Sentenza Sentenza Cassazione Civile n. 29192 del 12/11/2019

Cassazione civile sez. trib., 12/11/2019, (ud. 27/06/2019, dep. 12/11/2019), n.29192

LA CORTE SUPREMA DI CASSAZIONE

SEZIONE TRIBUTARIA

Composta dagli Ill.mi Sigg.ri Magistrati:

Dott. CIRILLO Ettore – Presidente –

Dott. LOCATELLI Giuseppe – Consigliere –

Dott. NAPOLITANO Lucio – Consigliere –

Dott. CONDELLO Pasqualina Anna Piera – Consigliere –

Dott. BERNAZZANI Paolo – rel. Consigliere –

ha pronunciato la seguente:

ORDINANZA

sul ricorso 18623-2014 proposto da:

AGENZIA DELLE ENTRATE, in persona del Direttore pro tempore,

elettivamente domiciliata in ROMA VIA DEI PORTOGHESI 12, presso

l’AVVOCATURA GENERALE DELLO STATO, che la rappresenta e difende;

– ricorrente –

contro

AZIENDA SICILIANA TRASPORTI SPA, elettivamente domiciliata in ROMA

VIA FRANCESCO SIACCI 39, presso lo studio dell’avvocato ANTONIO

SINESIO, rappresentata e difesa dagli avvocati MARIA SOLE VIZZINI,

VINCENZO CAPONNETTO;

– controricorrente –

avverso la sentenza n. 126/2013 della COMM. TRIB. REG. di PALERMO,

depositata il 27/05/2014;

udita la relazione della causa svolta nella Camera di consiglio

27/06/2019 dal Consigliere Dott. PAOLO BERNAZZANI.

Fatto

RILEVATO

Che:

l’Agenzia delle entrate ricorre, sulla base di un solo motivo, per la cassazione della sentenza n. 126/25/13 emessa dalla CTR della Sicilia il 29.4.2013, depositata il 27.5.2013 che, rigettando l’appello principale dell’ufficio e quello incidentale della Azienda Siciliana Trasporti s.p.a. a socio unico, ha confermato la decisione della CTP di Palermo, che aveva ritenuto dovuto alla società contribuente il rimborso, inutilmente chiesto, della somma complessiva di Euro 2.115.383,00, versata a titolo di IRAP per gli anni da 2003 e 2005 sui contributi regionali, esenti da IRPEG, percepiti dalla suddetta azienda di trasporti urbani a pareggio delle perdite di esercizio subite negli stessi anni.
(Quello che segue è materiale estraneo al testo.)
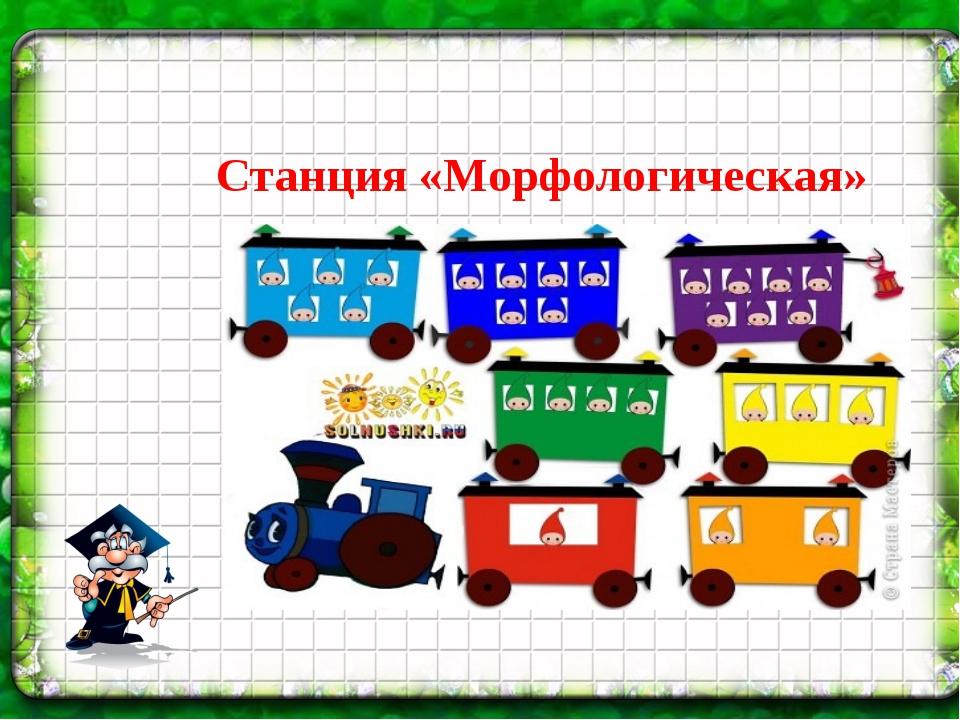 Станция «Морфологическая»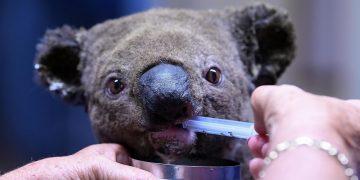 Los Koalas están «funcionalmente extintos» mientras los incendios forestales acaban con su hábitat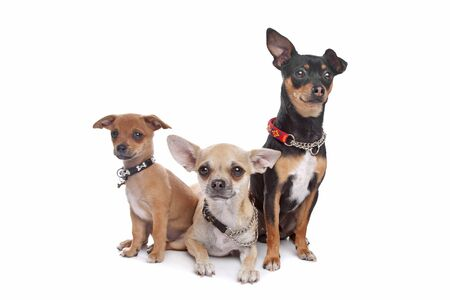 pure bred: three chihuahua dogs in front of a white background
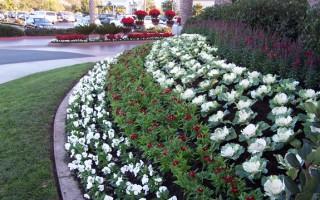 Landscape Installation by Western Gardens, Inc.
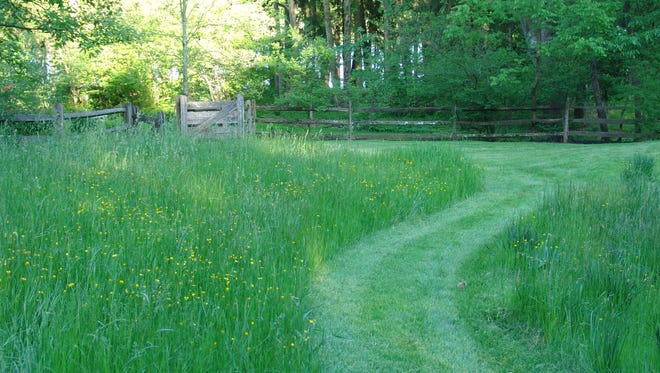 A mowed path shows how a family is allowing their back yard to become a meadow.
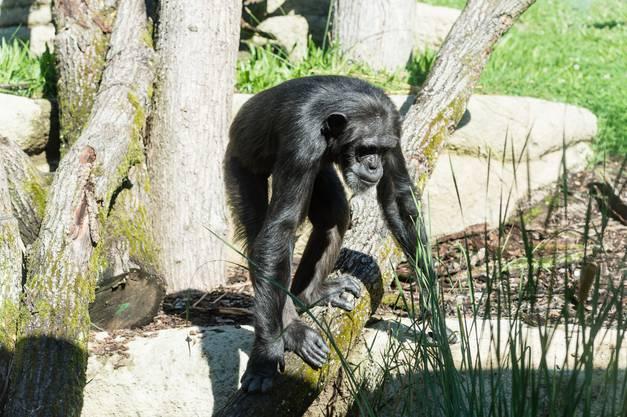 Um dies europaweit zu koordinieren, gibt es für Schimpansen ein Europäisches Erhaltungszucht Programm (EEP), bei dem auch der Zoo Basel mitmacht.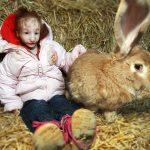 Самая маленькая девушка в мире!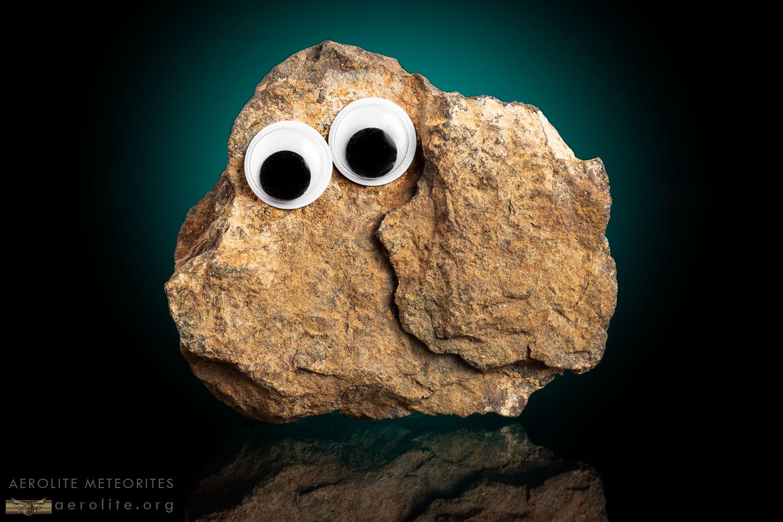 Pet-Rock-iii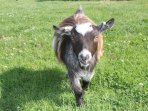 Cassie one of our pigmy goats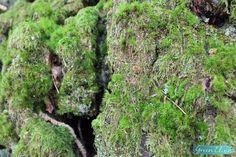focus arbre balade en nature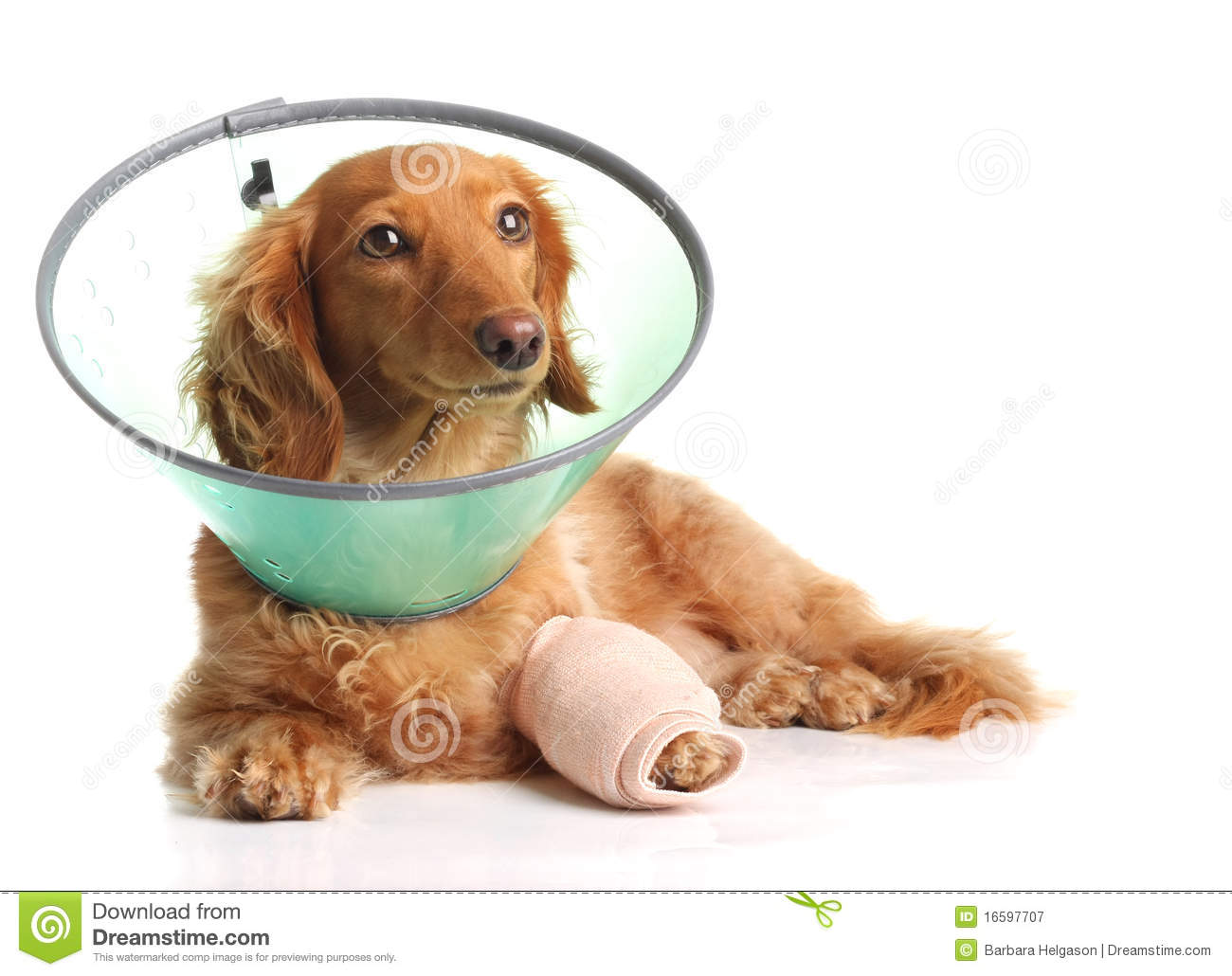 Sick Dog Royalty Free Stock Photography - Image: 16597707
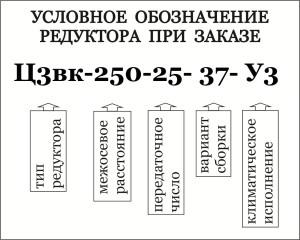 Условное обозначение при заказе специального кранового редуктора типа В / Ц3ВК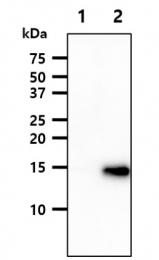AM09051PU-N - VAMP-3 / Synaptobrevin-3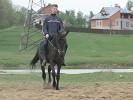 Верховая езда / Конный спорт - Рысь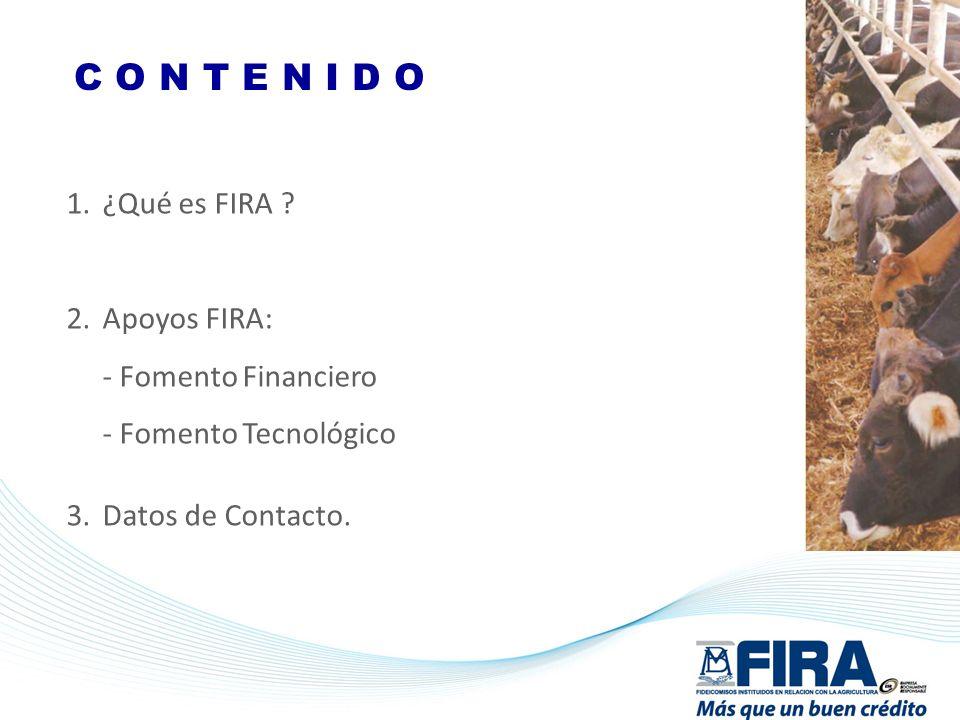 C O N T E N I D O ¿Qué es FIRA Apoyos FIRA: - Fomento Financiero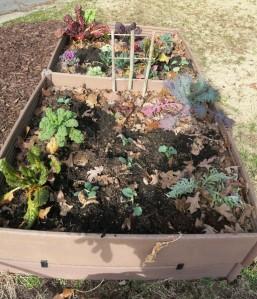 veg garden feb29 (1)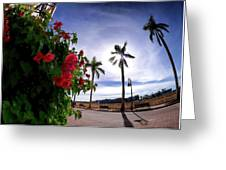 Naples Florida Xii Greeting Card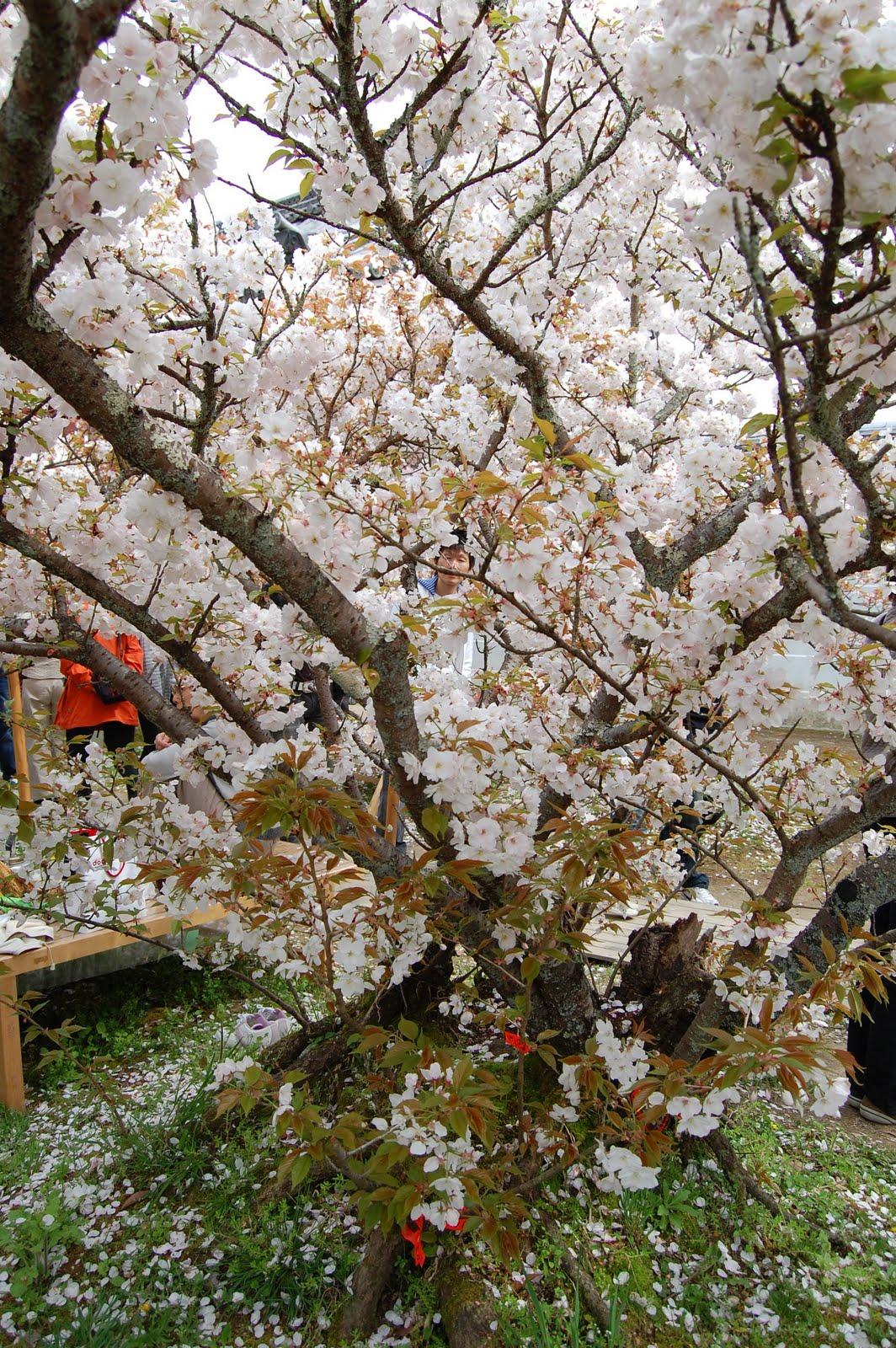 Sakura in Ninna-ji Temple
La contribuente intimata resiste mediante controricorso.

Diritto

CONSIDERATO

che:

1. L’Agenzia delle entrate, con l’unico motivo di ricorso, censura la sentenza impugnata per violazione del D.Lgs. 15 dicembre 1997, n. 446, art. 11, comma 3, nel testo risultante dal D.Lgs. 30 dicembre 1999, n. 506, art. 1, comma 1, in combinato disposto con la L. 27 dicembre 2002, n. 289, art. 5, comma 3, in relazione all’art. 360 c.p.c., comma 1, n. 3. Deduce, in tal senso, l’Agenzia che la CTR ha erroneamente escluso l’imponibilità ai fini IRAP dei contributi regionali, esenti da IRPEG, percepiti dalla Azienda Siciliana Trasporti s.p.a. a pareggio delle perdite di esercizio subite negli stessi anni indicati, ritenendoli correlati in maniera immediata e diretta a componenti negativi del reddito non ammessi in deduzione, quali sono i costi relativi al personale dipendente.

1.1. Il motivo supera, innanzitutto, le censure di inarrimissibiltà mosse dalla contribuente.

Inconferente è, invero, il riferimento da parte di quest’ultima all’art. 348 – ter c.p.c., in quanto il motivo di ricorso non è formulato ai sensi del n. 5 ma del n. 3 dell’art. 360 c.p.c. ed il suo contenuto corrisponde effettivamente alla deduzione del vizio di violazione di legge.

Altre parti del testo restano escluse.